We achieved a 3.5X increase in throughput by implementing “mini-batching” in our grid-enabled jobs.

We have a parent BatchService that creates child Services where each individual Service is a unit of work.  A Service implementation might perform some calculation for a single employee of a large employer group.  When the individual Services are very fast and the cost of bussing them around the network is greater than the cost of processing the Service, then adding more consumers makes the BatchService run slower!  It is slower because these fine grained units of work require more queue locks, more network traffic, and more handling calls when the child Service is returned back to the parent BatchService for accumulation.

The secret, then, is to give each consumer enough work to make the overhead of bussing negligible.  That is, give each consumer a “mini-batch” of Services to run instead of sending just one Service to a consumer.

Here’s a graph of some of our benchmarks:


Some of the data surprised us.  For example, we expected 3 big batches to run fairly slowly across 11 consumers because there would be 8 consumers sitting idle, but we were not expecting 11 batches to run more slowly than 43 batches.  We thought dividing the work equally across consumers in the exact number of batches would be the lowest point on the graph.  We were wrong.  We expected the U-shape, but we thought the trough would be at a different batch size.

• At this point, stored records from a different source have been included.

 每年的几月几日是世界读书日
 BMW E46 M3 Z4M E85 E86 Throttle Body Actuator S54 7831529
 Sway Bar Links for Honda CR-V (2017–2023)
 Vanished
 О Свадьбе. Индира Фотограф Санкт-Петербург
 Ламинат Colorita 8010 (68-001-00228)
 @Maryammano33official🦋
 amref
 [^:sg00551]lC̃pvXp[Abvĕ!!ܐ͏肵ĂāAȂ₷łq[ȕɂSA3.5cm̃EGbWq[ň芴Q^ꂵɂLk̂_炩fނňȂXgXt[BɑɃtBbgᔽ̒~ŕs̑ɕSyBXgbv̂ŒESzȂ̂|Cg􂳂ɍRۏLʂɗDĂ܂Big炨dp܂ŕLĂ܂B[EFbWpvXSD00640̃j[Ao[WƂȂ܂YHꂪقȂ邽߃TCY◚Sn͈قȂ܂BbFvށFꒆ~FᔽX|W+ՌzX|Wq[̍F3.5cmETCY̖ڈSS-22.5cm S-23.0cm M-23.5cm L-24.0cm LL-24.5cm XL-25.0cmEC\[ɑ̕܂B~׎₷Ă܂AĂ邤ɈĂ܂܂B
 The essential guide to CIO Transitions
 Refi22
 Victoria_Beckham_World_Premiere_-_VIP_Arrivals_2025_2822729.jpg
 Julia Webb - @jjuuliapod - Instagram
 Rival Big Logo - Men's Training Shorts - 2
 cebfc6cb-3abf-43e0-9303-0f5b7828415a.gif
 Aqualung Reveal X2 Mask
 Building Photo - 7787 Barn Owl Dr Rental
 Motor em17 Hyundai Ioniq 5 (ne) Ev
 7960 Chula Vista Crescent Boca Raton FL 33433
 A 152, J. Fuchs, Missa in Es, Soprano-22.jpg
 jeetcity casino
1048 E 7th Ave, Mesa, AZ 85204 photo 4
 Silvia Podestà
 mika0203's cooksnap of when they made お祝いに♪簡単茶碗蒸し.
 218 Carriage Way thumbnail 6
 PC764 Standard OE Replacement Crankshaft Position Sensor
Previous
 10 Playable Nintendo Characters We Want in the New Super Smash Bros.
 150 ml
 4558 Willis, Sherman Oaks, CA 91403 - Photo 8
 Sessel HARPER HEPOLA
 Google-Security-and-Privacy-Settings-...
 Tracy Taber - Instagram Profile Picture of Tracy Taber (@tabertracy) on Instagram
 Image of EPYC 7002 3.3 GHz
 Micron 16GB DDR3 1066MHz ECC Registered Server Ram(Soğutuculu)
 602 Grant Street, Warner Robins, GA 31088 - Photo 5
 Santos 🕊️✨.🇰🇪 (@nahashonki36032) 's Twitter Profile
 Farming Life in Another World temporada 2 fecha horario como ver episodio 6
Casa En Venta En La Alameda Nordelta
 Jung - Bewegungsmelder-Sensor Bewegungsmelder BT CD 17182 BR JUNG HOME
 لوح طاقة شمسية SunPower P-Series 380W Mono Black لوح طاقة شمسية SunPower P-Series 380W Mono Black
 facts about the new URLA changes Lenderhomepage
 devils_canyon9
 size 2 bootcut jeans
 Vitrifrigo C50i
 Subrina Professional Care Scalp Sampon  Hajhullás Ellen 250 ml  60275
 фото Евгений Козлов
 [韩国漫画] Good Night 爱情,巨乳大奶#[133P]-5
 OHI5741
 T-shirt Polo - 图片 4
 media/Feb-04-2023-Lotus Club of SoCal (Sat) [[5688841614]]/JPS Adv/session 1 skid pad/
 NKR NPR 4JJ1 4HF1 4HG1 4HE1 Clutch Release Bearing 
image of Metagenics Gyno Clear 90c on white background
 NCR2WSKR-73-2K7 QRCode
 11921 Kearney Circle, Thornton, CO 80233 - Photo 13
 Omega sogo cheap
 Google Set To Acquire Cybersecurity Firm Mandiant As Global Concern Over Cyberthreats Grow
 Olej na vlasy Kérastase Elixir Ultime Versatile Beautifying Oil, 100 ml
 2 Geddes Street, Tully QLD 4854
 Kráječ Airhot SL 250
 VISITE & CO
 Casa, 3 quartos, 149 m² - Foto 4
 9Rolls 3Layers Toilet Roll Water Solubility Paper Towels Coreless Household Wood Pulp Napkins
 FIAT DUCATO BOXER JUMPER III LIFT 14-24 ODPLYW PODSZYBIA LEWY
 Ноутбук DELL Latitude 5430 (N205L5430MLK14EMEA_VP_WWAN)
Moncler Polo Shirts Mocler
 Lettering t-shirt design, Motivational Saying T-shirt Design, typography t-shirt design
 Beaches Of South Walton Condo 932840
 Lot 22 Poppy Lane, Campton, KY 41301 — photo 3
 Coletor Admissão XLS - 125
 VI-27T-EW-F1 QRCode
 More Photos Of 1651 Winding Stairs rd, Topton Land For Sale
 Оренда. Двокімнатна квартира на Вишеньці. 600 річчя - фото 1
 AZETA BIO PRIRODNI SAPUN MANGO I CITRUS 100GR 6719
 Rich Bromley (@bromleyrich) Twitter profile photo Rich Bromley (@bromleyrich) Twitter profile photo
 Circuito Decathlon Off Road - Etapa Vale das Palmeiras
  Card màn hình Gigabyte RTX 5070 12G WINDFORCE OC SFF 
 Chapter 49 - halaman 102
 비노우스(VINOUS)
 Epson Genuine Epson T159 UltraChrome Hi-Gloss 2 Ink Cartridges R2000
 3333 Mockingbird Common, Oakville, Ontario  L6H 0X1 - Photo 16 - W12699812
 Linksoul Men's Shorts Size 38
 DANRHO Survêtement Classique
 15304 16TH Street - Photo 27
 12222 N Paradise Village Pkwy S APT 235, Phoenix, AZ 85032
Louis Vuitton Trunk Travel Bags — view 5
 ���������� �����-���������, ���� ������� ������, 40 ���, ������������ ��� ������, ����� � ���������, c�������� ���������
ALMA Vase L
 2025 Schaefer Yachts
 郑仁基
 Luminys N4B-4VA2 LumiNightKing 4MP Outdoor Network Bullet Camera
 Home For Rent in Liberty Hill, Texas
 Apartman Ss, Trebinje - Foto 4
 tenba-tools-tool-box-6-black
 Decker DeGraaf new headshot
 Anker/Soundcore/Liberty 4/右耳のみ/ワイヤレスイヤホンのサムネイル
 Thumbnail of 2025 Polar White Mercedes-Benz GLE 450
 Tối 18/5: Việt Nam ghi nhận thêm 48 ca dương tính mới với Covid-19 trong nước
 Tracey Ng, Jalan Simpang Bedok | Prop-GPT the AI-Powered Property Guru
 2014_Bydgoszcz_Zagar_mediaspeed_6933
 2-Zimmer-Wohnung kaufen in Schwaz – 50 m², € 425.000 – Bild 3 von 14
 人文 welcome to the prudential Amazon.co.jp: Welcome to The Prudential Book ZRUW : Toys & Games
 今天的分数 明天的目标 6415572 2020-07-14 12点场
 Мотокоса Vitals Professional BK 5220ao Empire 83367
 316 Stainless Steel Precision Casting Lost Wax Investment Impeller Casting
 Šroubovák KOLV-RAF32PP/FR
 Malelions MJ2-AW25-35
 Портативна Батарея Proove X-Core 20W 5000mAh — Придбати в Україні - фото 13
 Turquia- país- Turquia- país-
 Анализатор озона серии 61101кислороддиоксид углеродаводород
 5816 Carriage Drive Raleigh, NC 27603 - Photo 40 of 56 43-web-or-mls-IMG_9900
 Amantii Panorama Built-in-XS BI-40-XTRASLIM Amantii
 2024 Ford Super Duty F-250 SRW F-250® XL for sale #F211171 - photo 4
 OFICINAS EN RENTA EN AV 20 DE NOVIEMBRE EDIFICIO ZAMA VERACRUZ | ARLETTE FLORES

Our test system can only support up to 11 consumers, so we haven’t yet tested batch sizes with more than 11, but the graph implies that we’ll have a deeper trough when we add consumers and tweak the batch size.  There should be, in theory, a point where we can’t process jobs any faster due without killing the database.  I’ve warned our DBAs that we’re looking to hit that point.

If you’re doing any kind of grid computing (by way of Terracotta’s Master-Worker project, GridGain, or rolling your own), check out the effects mini-batching can have on your throughput.  You might be surprised by your benchmarking metrics!